1. I Pan, WIEKUISTY mi ukazał, że gdy zaczęła odrastać trawa, On tworzył roje szarańczy; a potraw bywa po królewskich pokosach.
2. I stało się, że gdy zupełnie pożarły trawę ziemi, zawołałem: Panie, WIEKUISTY, racz przebaczyć! Jak ma się Jakób utrzymać; przecież on jest malutki!
3. Więc WIEKUISTY się nad tym użalił i WIEKUISTY powiedział: Tego już nie będzie.
4. Potem Pan, WIEKUISTY mi ukazał, że oto Pan, WIEKUISTY obwieścił, że poprowadzi swą sprawę ogniem; więc pochłonął on wielką toń oraz strawił zagony.
5. Zatem powiedziałem: Panie, WIEKUISTY, proszę zaprzestać! Jak ma się Jakób utrzymać; przecież on jest malutki!
6. A WIEKUISTY się nad tym użalił i WIEKUISTY powiedział: I tego już nie będzie.
7. Ukazał mi jeszcze, że oto Pan stał na pionowym murze, zaś w Jego ręku pion.
8. I WIEKUISTY do mnie powiedział: Co widzisz, Amosie? Więc rzekłem: Pion.

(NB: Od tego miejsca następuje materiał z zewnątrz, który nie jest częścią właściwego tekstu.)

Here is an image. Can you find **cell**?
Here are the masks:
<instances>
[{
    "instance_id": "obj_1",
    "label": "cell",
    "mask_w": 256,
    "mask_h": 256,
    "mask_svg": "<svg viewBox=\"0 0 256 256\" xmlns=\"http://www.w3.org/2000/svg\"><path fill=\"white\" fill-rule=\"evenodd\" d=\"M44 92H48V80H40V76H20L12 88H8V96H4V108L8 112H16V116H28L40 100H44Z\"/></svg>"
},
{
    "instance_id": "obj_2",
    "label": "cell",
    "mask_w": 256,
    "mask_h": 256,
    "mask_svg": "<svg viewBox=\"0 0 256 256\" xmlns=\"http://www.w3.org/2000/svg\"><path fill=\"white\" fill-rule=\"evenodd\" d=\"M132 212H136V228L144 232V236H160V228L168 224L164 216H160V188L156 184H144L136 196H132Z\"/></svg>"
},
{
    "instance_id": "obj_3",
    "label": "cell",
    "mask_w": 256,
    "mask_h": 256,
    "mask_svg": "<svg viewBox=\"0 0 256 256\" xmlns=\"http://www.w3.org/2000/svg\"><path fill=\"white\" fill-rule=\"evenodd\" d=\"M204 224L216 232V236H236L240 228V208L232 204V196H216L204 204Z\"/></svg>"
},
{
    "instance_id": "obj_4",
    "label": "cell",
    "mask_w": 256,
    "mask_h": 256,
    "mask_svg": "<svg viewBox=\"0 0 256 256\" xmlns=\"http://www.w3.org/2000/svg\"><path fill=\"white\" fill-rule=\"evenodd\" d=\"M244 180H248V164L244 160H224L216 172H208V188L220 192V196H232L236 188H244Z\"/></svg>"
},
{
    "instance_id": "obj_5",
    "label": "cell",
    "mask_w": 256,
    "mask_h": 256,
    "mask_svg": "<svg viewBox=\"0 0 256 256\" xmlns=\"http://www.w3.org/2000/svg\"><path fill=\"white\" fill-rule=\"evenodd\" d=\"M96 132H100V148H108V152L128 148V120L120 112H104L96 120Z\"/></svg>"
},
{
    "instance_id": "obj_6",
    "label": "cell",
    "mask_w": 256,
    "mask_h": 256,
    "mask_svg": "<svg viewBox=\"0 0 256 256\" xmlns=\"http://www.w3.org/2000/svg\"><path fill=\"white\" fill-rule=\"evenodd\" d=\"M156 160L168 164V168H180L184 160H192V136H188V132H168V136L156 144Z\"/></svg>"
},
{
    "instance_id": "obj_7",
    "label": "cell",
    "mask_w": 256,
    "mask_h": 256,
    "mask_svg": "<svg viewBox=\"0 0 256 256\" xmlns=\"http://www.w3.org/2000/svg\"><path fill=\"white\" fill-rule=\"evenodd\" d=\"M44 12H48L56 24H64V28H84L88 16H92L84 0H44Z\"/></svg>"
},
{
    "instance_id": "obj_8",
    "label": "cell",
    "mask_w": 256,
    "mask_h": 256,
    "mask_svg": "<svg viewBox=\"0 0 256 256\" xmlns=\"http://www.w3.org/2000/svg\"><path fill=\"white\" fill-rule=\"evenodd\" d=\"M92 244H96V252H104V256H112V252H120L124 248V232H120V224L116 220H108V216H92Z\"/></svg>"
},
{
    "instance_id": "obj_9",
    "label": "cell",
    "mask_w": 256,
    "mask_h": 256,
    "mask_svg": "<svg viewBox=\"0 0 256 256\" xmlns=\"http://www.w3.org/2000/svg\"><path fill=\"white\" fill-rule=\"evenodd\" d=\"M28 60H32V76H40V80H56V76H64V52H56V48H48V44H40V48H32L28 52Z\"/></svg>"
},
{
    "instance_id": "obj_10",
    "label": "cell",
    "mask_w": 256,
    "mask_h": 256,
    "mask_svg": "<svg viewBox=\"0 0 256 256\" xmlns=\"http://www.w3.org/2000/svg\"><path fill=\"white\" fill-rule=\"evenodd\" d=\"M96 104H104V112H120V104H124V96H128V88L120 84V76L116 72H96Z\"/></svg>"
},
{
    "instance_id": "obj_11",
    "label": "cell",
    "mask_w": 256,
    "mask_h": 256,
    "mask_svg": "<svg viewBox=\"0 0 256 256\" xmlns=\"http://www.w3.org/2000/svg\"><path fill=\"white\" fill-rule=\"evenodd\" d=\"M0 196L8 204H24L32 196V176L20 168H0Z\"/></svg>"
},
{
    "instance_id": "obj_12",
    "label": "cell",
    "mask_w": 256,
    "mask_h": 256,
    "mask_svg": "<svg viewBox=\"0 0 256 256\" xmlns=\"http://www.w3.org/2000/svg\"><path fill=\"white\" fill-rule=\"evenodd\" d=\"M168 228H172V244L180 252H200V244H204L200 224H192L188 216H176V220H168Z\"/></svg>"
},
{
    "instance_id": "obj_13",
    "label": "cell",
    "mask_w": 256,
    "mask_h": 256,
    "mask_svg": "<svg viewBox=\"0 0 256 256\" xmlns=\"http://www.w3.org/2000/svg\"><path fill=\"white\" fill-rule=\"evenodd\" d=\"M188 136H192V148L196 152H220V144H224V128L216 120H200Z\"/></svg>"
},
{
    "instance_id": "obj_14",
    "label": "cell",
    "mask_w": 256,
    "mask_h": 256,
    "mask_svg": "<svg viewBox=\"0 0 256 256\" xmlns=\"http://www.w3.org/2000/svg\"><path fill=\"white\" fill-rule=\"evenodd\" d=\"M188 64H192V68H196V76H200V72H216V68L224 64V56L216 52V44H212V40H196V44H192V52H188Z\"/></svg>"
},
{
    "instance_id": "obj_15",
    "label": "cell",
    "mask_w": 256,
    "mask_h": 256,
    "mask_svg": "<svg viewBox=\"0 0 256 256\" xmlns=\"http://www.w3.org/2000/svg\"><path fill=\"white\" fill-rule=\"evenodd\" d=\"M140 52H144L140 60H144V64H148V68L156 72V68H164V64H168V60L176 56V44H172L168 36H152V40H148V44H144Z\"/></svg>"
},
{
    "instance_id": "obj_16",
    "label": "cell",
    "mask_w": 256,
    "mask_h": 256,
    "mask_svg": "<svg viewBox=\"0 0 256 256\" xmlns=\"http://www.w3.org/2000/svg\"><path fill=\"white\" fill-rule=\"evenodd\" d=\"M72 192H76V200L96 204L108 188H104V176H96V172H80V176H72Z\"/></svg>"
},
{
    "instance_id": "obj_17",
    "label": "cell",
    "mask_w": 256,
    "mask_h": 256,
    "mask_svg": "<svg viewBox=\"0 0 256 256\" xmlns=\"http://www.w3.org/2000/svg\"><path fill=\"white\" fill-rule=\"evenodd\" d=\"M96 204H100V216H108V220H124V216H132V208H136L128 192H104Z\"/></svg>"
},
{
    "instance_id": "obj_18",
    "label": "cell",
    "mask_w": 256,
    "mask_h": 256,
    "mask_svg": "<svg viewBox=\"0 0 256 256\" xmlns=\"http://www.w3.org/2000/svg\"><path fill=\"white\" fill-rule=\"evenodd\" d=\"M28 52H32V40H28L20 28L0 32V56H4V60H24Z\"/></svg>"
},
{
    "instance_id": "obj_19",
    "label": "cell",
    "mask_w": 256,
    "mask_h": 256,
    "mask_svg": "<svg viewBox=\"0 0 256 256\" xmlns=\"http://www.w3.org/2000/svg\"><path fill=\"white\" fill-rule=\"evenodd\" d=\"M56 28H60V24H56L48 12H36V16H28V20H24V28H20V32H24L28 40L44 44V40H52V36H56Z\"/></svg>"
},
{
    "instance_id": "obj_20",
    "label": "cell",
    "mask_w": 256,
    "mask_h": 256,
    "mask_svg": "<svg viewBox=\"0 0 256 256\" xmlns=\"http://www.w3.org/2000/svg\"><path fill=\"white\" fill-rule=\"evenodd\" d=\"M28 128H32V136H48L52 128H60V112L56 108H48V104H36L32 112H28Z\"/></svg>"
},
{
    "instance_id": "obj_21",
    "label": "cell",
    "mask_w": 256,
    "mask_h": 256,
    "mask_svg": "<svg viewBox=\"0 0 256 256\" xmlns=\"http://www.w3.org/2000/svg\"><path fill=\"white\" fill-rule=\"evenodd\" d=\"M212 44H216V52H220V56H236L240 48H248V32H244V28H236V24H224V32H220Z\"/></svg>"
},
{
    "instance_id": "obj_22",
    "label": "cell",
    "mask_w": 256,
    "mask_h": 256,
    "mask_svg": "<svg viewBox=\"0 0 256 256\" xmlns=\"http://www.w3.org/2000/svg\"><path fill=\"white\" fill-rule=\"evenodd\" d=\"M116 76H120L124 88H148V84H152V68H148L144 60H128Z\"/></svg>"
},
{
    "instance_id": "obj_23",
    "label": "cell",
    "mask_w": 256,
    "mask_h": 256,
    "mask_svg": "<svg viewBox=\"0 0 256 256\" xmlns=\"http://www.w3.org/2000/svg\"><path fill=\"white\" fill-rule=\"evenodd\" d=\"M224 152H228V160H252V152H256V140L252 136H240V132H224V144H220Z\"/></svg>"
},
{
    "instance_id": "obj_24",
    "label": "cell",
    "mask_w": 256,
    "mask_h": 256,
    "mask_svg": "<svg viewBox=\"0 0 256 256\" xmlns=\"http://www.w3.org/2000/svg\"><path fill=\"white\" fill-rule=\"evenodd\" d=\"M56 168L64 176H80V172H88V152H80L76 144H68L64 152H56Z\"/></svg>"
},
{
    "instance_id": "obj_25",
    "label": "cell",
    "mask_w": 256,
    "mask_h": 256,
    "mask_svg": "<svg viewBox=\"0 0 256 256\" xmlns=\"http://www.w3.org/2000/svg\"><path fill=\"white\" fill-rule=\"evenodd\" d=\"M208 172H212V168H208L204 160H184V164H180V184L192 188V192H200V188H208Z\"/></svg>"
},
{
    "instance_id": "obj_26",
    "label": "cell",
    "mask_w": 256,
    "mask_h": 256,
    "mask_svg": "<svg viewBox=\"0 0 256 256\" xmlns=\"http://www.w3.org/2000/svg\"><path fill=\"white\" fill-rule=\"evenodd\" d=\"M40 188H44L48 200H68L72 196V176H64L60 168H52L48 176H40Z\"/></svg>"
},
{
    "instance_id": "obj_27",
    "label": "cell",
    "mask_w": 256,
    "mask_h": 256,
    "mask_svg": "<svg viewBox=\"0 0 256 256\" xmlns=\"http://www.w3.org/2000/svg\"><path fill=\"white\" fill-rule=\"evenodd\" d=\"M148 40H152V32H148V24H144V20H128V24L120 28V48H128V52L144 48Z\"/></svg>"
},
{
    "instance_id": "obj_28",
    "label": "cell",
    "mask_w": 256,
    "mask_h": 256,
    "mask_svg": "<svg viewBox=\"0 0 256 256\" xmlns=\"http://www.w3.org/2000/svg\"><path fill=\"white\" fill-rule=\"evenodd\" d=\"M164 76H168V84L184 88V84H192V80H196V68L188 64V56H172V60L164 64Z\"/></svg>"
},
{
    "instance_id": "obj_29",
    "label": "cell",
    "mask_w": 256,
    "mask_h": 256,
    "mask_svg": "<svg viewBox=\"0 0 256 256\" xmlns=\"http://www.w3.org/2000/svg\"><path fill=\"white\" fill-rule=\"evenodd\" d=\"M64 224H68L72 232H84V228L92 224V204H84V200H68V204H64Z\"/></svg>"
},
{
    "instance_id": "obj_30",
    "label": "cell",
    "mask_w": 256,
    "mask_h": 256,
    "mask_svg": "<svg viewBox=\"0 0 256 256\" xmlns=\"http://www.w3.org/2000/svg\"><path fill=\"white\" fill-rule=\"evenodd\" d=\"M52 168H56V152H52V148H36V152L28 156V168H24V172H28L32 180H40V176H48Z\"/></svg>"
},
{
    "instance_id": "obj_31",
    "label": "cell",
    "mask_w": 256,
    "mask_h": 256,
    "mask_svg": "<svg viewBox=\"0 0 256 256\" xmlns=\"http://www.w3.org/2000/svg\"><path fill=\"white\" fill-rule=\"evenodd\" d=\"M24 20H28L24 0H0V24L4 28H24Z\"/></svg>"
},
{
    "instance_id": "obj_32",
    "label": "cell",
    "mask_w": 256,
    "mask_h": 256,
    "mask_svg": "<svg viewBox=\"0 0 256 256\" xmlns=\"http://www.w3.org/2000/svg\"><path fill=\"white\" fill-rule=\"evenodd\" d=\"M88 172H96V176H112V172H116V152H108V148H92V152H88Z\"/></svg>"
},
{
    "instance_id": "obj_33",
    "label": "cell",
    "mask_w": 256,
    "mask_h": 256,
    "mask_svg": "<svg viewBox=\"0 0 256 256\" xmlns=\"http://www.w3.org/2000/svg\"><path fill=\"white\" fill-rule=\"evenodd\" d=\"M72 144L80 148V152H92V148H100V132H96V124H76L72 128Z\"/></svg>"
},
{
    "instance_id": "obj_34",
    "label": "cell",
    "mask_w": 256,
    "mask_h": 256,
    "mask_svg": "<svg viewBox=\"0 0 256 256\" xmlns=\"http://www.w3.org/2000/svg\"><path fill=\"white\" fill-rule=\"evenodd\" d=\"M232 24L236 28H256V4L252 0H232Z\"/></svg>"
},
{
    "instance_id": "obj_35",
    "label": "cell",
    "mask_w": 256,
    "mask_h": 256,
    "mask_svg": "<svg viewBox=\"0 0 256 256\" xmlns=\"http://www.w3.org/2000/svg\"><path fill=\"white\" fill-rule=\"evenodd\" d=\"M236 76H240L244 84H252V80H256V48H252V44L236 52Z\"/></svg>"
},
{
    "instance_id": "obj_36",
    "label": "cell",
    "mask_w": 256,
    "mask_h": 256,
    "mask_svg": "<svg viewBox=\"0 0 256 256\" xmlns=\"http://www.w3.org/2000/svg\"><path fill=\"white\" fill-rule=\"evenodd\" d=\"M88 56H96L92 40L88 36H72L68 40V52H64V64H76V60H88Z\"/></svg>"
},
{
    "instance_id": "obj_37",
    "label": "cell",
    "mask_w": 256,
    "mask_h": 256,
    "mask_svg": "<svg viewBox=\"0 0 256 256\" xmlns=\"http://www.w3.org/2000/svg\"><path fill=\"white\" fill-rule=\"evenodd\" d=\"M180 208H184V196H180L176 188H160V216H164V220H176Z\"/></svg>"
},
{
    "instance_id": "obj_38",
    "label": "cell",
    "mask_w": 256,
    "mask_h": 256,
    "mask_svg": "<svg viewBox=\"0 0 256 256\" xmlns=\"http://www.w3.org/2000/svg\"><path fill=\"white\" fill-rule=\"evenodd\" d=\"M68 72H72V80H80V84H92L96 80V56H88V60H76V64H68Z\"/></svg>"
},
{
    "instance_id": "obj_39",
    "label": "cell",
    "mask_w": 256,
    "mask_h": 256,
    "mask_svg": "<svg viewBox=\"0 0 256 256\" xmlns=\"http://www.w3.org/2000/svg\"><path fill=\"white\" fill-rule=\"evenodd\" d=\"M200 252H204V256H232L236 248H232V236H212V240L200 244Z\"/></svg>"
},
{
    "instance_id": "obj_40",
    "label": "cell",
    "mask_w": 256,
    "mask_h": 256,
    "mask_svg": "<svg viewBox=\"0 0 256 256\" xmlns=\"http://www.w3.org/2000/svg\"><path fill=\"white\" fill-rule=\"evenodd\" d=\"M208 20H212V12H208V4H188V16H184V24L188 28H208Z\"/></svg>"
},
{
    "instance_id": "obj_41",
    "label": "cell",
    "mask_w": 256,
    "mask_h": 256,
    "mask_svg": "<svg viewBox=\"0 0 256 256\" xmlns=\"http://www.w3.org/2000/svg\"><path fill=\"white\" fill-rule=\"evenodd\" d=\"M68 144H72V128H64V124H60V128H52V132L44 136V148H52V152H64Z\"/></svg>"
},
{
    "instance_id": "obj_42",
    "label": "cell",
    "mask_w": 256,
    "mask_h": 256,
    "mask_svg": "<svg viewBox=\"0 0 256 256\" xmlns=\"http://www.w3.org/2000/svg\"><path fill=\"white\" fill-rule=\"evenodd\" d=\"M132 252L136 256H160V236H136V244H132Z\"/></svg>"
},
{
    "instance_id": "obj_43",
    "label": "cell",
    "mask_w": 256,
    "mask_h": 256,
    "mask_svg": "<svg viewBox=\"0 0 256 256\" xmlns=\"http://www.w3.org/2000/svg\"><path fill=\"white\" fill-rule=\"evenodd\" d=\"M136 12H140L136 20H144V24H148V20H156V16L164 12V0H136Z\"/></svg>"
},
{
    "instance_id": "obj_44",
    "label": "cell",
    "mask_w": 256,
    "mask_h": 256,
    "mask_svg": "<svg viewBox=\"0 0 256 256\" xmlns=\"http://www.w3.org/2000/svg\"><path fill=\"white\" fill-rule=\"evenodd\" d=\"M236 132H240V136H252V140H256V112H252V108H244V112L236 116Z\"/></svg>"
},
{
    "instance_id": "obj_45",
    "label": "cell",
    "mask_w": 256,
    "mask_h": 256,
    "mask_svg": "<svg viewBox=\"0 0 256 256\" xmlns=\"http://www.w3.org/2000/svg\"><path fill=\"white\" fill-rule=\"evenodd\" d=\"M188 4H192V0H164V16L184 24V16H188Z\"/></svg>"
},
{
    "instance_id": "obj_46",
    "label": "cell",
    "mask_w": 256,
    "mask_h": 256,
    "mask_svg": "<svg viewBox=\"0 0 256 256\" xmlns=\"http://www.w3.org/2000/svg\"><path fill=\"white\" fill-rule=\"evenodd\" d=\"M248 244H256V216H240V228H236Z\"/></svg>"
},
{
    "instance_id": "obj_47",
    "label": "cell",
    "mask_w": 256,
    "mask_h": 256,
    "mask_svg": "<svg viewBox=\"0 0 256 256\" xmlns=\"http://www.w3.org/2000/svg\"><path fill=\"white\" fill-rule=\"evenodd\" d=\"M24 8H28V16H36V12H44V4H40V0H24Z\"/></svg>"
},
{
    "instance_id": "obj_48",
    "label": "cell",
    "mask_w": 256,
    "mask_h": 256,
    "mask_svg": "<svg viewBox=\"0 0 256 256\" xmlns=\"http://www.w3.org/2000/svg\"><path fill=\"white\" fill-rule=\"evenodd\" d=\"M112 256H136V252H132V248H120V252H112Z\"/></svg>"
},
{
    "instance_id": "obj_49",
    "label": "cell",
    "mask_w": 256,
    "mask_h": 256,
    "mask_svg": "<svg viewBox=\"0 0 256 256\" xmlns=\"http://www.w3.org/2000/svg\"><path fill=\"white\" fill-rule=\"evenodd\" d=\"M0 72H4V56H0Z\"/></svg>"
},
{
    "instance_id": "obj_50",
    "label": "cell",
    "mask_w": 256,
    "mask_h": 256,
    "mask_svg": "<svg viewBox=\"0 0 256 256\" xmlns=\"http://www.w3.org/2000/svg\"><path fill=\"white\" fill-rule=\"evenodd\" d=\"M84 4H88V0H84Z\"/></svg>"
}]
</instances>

A Pan powiedział: Oto spuszczę ten pion w środek Mojego israelskiego ludu; więcej mu nie przepuszczę!
9. Opustoszeją wyżyny Is'haka, a świątynie Israela będą zburzone; powstanę z mieczem przeciwko domowi Jerobeama!
10. Wtedy kapłan betelski Amacjasz posłał do króla israelskiego, oznajmiając: Amos się sprzysiągł przeciw tobie w środku israelskiego domu; ta ziemia nie może znieść wszystkich jego słów.
11. Bo Amos mówi tak: Jerobeam zginie od miecza, a Israel będzie uprowadzony ze swej ziemi.